WASHINGTON (Reuters) - U.S. productivity rose at a solid clip in the fourth quarter as employers sharply cut the number of hours worked, restraining growth in labor costs, according to a report on Wednesday that may ease lingering concerns on inflation at the Federal Reserve.
U.S. non-farm productivity, or hourly output per worker, rose at a stronger-than-expected 1.8 percent annual rate, keeping the rise in unit labor costs at a smaller-than-expected 2.1 percent, the Labor Department report showed.
Economists had expected worker productivity to rise just 0.4 percent, with unit labor costs -- a gauge of inflation and profit pressures scrutinized by the Fed -- up 3.5 percent.
"By lessening inflation risks, this report may soothe opposition to (interest) rate cuts within the Federal Reserve," said Roger Kubarych, chief economist for UniCredit/Bayerische Hypo-und Vereinsbank in New York.
Financial markets largely ignored the data. Bond prices, which normally would gain support from benign inflation news, fell as investors moved money into the stock markets, where prices rose on upbeat corporate announcements.
FED ANGST
The Fed has slashed benchmark interest rates to 3 percent from 5.25 percent in five steps dating to mid-September as credit spigots threatened to run dry and signs emerged that weakness in the housing sector was spreading.
A report on Friday that showed the economy shed jobs last month for the first time in 4-1/2 years and data on Tuesday showing a contraction in the services sector have convinced financial markets that further rate cuts are on the way.
While the central bank has said it expects inflation to moderate, gauges of core prices, which strip out food and energy costs, have marched higher recently and some officials continue to express concern.
Dallas Federal Reserve Bank President Richard Fisher voted against the last rate cut a week ago and Philadelphia Fed chief Charles Plosser said on Wednesday he was skeptical slower growth would help ease core price pressures.
By cutting back on the total number of hours worked, employers should be able to keep better control of their costs as growth slows, alleviating any pinch on their bottom line and lessening any need to raise selling prices.

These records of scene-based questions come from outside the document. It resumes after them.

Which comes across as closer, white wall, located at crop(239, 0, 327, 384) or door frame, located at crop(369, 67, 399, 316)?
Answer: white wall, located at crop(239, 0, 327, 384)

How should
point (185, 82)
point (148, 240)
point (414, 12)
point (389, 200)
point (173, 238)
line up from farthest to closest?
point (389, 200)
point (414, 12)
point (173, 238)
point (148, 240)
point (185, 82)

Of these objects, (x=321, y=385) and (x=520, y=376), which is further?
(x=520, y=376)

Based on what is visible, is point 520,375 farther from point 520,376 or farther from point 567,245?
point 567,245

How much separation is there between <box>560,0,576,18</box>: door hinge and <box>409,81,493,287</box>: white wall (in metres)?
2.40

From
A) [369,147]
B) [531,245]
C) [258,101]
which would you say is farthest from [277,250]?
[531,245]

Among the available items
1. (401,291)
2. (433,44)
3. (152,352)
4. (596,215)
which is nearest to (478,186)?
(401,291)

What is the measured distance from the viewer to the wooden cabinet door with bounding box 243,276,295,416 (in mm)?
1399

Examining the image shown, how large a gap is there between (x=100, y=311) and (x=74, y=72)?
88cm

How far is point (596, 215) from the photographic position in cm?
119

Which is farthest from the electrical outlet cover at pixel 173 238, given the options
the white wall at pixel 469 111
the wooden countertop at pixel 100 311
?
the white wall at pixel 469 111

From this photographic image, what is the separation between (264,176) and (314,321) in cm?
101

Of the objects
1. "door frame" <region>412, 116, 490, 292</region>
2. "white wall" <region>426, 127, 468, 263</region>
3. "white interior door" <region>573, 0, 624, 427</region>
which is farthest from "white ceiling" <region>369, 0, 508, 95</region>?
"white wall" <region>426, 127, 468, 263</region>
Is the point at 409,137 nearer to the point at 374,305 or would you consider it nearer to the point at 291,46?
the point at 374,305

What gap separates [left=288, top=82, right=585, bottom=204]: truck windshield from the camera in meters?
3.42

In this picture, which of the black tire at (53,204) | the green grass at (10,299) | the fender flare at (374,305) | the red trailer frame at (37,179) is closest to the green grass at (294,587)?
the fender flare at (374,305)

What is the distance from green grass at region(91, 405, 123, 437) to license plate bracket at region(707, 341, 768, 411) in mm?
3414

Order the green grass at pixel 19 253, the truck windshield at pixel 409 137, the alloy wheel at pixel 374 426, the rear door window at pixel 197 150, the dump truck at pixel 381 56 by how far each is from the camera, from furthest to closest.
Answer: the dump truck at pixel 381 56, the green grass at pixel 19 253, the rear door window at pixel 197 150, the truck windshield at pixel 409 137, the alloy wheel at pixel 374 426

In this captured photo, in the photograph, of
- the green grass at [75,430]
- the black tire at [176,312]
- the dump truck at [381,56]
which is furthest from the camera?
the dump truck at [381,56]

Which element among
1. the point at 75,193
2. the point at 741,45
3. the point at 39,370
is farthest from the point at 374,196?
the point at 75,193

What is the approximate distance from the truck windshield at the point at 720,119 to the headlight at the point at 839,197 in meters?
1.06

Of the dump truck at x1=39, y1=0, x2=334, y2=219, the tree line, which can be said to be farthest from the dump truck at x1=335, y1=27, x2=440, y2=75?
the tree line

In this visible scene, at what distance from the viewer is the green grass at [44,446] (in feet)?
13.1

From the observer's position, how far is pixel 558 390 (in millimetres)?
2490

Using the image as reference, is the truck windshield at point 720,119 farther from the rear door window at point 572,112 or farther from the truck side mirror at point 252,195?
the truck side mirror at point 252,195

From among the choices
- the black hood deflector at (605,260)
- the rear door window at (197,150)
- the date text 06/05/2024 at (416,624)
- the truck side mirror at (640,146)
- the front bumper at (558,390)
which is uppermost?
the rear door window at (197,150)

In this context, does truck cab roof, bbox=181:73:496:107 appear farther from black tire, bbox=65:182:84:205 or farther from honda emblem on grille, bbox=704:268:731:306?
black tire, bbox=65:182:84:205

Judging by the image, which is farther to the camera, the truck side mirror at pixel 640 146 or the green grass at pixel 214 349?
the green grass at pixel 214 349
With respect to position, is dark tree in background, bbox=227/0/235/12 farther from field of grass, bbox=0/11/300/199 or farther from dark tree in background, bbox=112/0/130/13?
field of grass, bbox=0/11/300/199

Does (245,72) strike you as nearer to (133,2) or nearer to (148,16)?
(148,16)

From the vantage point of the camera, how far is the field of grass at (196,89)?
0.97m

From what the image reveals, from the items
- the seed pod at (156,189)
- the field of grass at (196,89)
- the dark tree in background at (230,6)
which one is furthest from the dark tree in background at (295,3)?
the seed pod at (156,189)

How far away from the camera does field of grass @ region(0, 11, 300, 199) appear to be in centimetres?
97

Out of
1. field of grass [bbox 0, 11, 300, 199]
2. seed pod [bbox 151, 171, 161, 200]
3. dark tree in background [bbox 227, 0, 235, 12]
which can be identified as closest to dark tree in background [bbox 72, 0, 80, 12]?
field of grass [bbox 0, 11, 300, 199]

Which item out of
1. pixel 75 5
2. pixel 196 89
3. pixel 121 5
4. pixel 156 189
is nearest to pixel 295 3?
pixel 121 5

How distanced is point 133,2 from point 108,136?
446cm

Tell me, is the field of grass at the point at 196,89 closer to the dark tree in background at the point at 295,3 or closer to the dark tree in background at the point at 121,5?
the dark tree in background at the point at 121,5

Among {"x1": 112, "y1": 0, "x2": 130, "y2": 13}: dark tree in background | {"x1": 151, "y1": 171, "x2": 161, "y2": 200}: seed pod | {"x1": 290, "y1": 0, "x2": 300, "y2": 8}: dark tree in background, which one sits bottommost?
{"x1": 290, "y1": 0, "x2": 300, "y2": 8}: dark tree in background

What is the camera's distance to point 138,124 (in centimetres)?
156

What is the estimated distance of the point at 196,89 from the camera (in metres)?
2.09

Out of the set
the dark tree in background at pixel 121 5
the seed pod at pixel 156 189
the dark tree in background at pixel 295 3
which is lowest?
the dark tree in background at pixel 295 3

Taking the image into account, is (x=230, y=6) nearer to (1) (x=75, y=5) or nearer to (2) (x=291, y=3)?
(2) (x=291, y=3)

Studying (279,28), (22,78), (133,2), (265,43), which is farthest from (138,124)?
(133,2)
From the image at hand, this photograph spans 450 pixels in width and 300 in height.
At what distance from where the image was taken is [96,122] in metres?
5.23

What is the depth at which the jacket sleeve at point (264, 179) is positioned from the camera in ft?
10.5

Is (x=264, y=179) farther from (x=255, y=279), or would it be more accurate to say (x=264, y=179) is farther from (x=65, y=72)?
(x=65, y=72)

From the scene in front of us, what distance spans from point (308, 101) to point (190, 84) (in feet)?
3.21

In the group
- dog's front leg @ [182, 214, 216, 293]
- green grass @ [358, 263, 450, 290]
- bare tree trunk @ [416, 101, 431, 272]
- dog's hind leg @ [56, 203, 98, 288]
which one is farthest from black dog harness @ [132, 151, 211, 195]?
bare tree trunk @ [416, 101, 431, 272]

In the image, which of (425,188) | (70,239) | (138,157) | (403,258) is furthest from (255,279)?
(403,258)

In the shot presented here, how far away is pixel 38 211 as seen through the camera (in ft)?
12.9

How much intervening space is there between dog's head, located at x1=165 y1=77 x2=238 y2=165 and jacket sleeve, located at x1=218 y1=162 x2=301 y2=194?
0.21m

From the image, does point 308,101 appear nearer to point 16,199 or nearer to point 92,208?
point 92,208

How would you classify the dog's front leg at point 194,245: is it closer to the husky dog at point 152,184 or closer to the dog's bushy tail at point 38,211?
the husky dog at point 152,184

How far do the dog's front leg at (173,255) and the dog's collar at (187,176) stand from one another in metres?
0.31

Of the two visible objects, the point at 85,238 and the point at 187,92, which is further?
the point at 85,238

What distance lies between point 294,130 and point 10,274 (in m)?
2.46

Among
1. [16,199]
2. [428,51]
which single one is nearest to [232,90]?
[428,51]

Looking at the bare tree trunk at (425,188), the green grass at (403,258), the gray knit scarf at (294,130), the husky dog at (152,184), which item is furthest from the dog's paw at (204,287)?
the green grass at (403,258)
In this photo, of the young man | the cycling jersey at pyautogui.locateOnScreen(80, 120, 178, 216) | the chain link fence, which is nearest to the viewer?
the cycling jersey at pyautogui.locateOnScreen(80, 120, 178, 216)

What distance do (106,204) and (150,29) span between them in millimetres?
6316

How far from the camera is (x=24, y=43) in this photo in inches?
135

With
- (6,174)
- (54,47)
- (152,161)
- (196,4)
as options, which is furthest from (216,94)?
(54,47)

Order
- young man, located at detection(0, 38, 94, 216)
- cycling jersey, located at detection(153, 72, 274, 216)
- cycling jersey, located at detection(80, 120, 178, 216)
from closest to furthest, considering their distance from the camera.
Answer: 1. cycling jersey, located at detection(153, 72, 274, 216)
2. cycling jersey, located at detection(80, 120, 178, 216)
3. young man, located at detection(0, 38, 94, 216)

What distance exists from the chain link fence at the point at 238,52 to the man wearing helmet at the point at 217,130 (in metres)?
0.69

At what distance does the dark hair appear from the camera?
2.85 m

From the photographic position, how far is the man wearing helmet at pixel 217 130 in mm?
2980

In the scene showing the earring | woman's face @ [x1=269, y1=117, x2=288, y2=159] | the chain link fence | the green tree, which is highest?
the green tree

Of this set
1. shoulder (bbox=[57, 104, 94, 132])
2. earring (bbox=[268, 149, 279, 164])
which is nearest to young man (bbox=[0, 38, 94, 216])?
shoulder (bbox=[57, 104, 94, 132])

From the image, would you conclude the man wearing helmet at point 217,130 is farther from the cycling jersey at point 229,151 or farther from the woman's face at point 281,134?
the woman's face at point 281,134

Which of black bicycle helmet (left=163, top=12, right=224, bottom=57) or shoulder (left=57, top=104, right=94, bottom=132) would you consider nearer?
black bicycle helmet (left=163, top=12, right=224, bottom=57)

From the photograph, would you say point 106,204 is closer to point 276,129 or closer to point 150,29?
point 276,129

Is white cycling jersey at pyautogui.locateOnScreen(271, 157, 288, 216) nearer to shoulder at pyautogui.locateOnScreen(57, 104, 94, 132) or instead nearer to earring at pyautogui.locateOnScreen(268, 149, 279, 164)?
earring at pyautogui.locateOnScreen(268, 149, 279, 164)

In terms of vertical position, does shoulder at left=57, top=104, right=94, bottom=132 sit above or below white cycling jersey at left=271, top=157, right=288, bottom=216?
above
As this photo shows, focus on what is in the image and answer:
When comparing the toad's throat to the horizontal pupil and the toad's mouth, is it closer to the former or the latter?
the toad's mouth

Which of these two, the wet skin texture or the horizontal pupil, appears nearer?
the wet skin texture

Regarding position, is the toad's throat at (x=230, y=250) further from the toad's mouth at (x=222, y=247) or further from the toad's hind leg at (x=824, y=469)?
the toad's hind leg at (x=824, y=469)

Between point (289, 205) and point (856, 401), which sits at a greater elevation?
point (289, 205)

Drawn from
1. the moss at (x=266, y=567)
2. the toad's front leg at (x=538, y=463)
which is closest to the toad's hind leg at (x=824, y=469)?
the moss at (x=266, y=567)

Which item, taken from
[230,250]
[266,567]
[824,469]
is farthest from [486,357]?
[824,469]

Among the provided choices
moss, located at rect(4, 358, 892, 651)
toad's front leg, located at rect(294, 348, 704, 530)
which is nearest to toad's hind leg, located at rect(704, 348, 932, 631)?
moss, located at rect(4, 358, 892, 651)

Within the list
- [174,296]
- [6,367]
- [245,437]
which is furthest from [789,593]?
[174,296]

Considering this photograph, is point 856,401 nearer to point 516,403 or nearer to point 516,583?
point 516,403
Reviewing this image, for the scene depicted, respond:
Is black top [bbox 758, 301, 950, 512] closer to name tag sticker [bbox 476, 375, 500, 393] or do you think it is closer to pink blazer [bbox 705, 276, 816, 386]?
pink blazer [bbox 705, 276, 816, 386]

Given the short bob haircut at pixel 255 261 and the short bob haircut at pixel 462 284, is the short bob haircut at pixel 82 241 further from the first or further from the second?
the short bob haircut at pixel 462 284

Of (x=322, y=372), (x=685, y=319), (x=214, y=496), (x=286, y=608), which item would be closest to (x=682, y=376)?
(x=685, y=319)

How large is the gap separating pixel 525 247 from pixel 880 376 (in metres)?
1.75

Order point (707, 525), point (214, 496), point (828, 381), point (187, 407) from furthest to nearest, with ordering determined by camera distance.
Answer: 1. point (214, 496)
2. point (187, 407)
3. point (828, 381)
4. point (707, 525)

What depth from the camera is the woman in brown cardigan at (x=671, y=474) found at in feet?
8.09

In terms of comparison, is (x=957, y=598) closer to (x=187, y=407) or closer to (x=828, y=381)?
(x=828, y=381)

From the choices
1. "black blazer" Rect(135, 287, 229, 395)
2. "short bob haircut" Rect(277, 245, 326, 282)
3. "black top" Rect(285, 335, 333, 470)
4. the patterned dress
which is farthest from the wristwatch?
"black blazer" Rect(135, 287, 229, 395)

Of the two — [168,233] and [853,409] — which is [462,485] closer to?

The number of hours worked in the fourth quarter shrank 1.5 percent, the largest decline since a 2.1 percent drop in the first quarter of 2003. Even with that decline, non-farm businesses were able to expand production by 0.4 percent.
"It is remarkable that U.S. companies were able to maintain productivity growth under the circumstances, but that was only because of their flexibility in trimming labor input," Kubarych said.
LONG-TERM TREND
Even though productivity held up better-than-expected in the final three months of last year, it slowed sharply when compared to the third quarter. The department said productivity rose at a revised annual rate of 6 percent in the third quarter, the strongest gain in four years.
Similarly, the fourth quarter rise in unit labor costs marked a reversal from the third quarter, when they fell at revised 1.9 percent pace.
Year-on-year productivity grew 2.6 percent in the fourth quarter, matching the third quarter's gain as the largest increase since the period ended in second quarter of 2004.
Still, the data underscored a longer-term slowing in productivity growth, which had averaged 3.5 percent a year from 2002-2004. Over the past three years, it has grown an average of only 1.5 percent a year.
"Advances in information technology boosted the productivity numbers earlier this decade," wrote Patrick Newport, U.S. economist at Global Insight in Lexington, Massachusetts. "This boost, clearly, has gone away."
Long-term productivity trends shape the economy's growth potential, which policy-makers estimate for a sense of how fast the economy can grow without sparking price pressures.